Captioned web image data:
/---
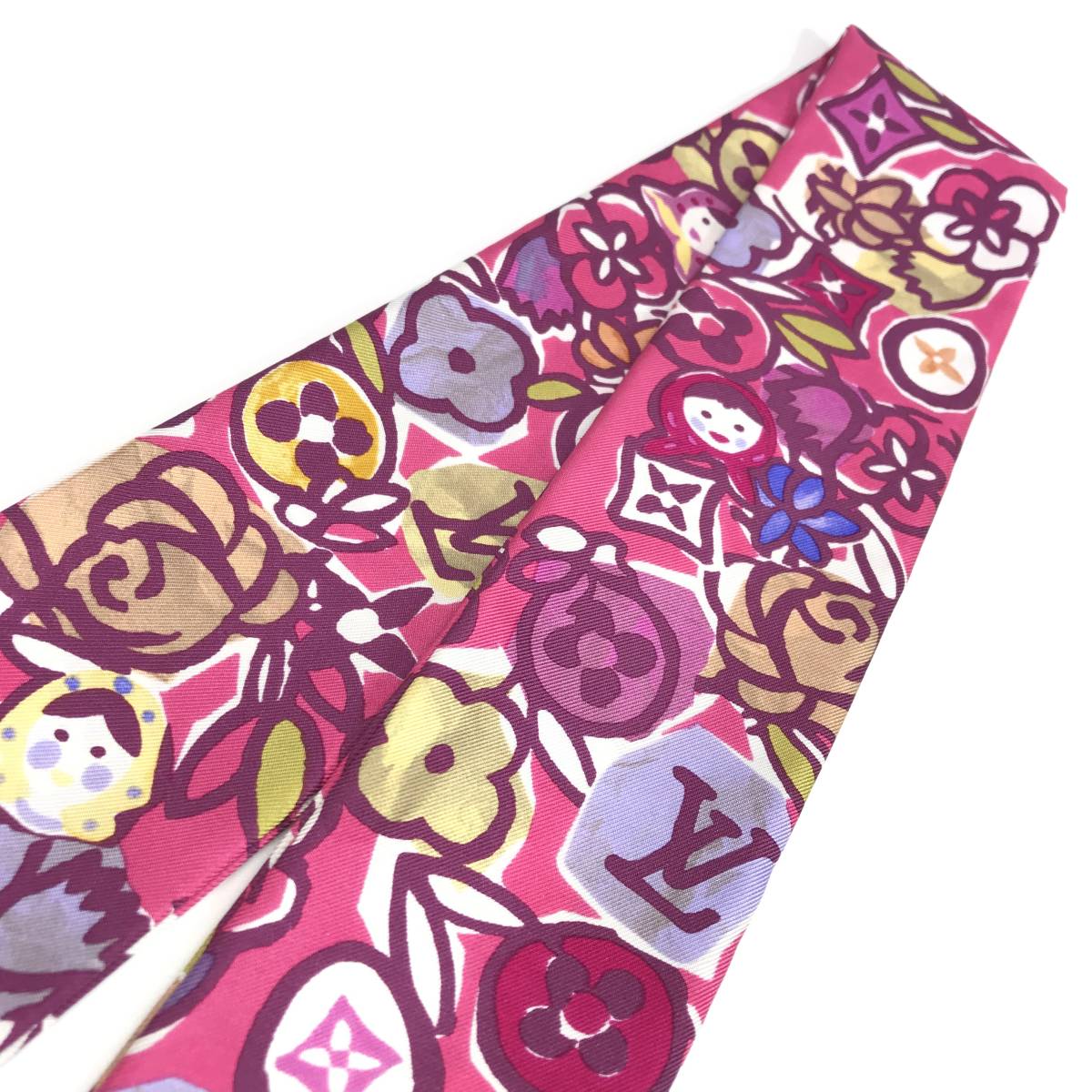 ☆超希少☆極美品☆LOUIS VUITTON ルイヴィトン バンドー・モノグラム
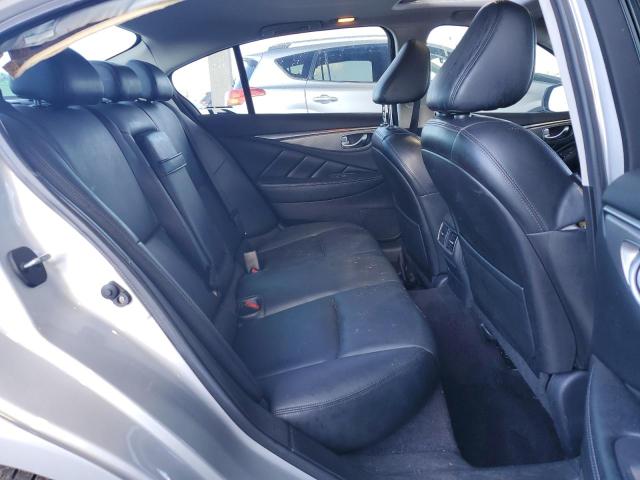 Photo 10 from auction – 2014 INFINITI Q50 BASE with VIN JN1BV7AP1EM680279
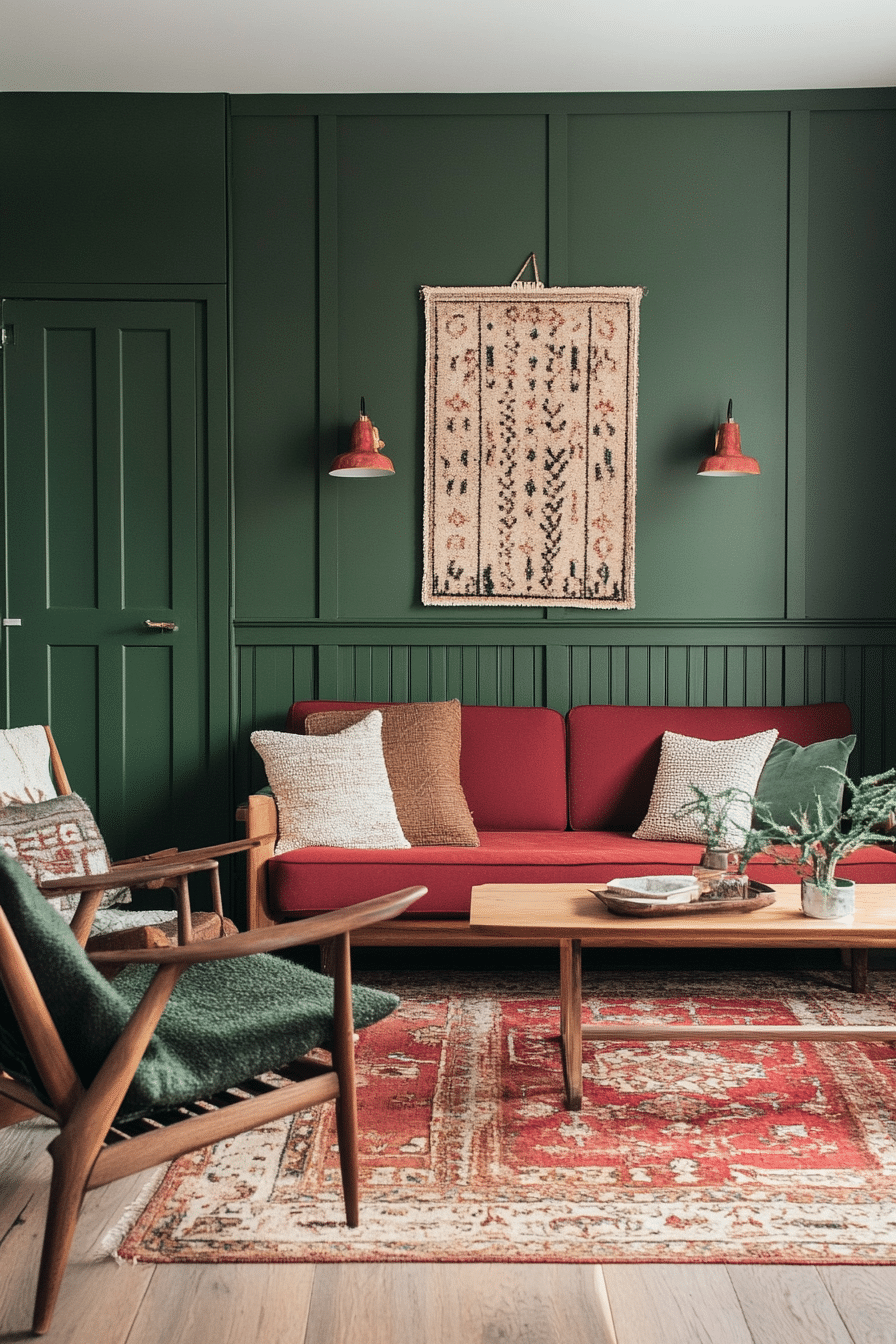 24. Vintage Meets Modern (Modern Small Living Room Ideas) - Modern Small Living Room Ideas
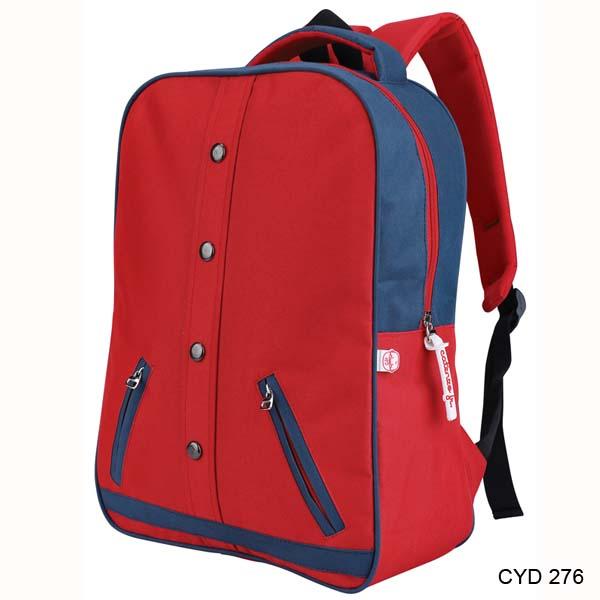 Anak Perempuan Canvas Lucu Dan Cantik Coklat. Catenzo Junior Ctp 269 Tas Ransel Karakter Boneka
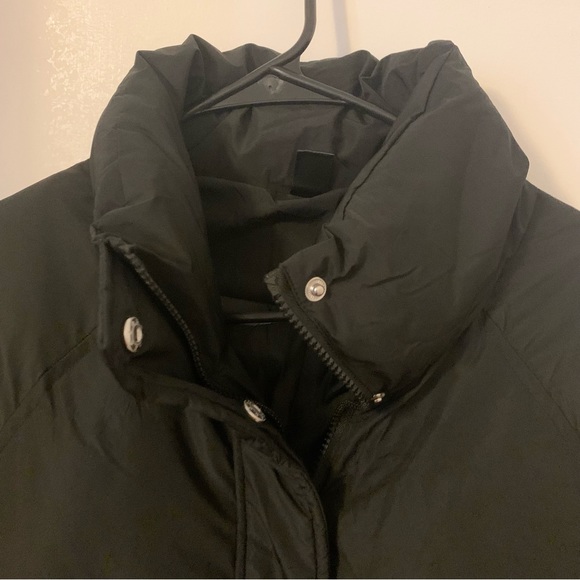 Black Puffer Jacket - Picture 9 of 11
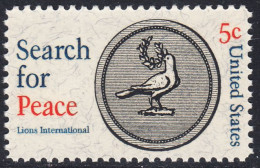 !a! USA Sc# 1326 MNH SINGLE (a2) - Search For Peace - Nuovi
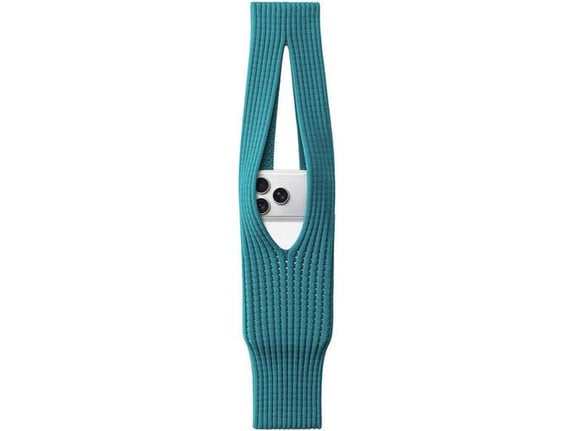 Pocket bag 40 cm tirkiz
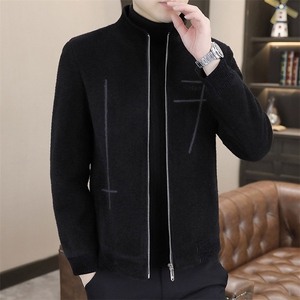 新品秋冬休闲加棉夹克百搭男装上衣23005-P140图片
\---
Without the images, write out all of the records exactly.

# [Written solution]
 ☆超希少☆極美品☆LOUIS VUITTON ルイヴィトン バンドー・モノグラム
 Photo 10 from auction – 2014 INFINITI Q50 BASE with VIN JN1BV7AP1EM680279
 24. Vintage Meets Modern (Modern Small Living Room Ideas) - Modern Small Living Room Ideas
 Anak Perempuan Canvas Lucu Dan Cantik Coklat. Catenzo Junior Ctp 269 Tas Ransel Karakter Boneka
 Black Puffer Jacket - Picture 9 of 11
 !a! USA Sc# 1326 MNH SINGLE (a2) - Search For Peace - Nuovi
 Pocket bag 40 cm tirkiz
 新品秋冬休闲加棉夹克百搭男装上衣23005-P140图片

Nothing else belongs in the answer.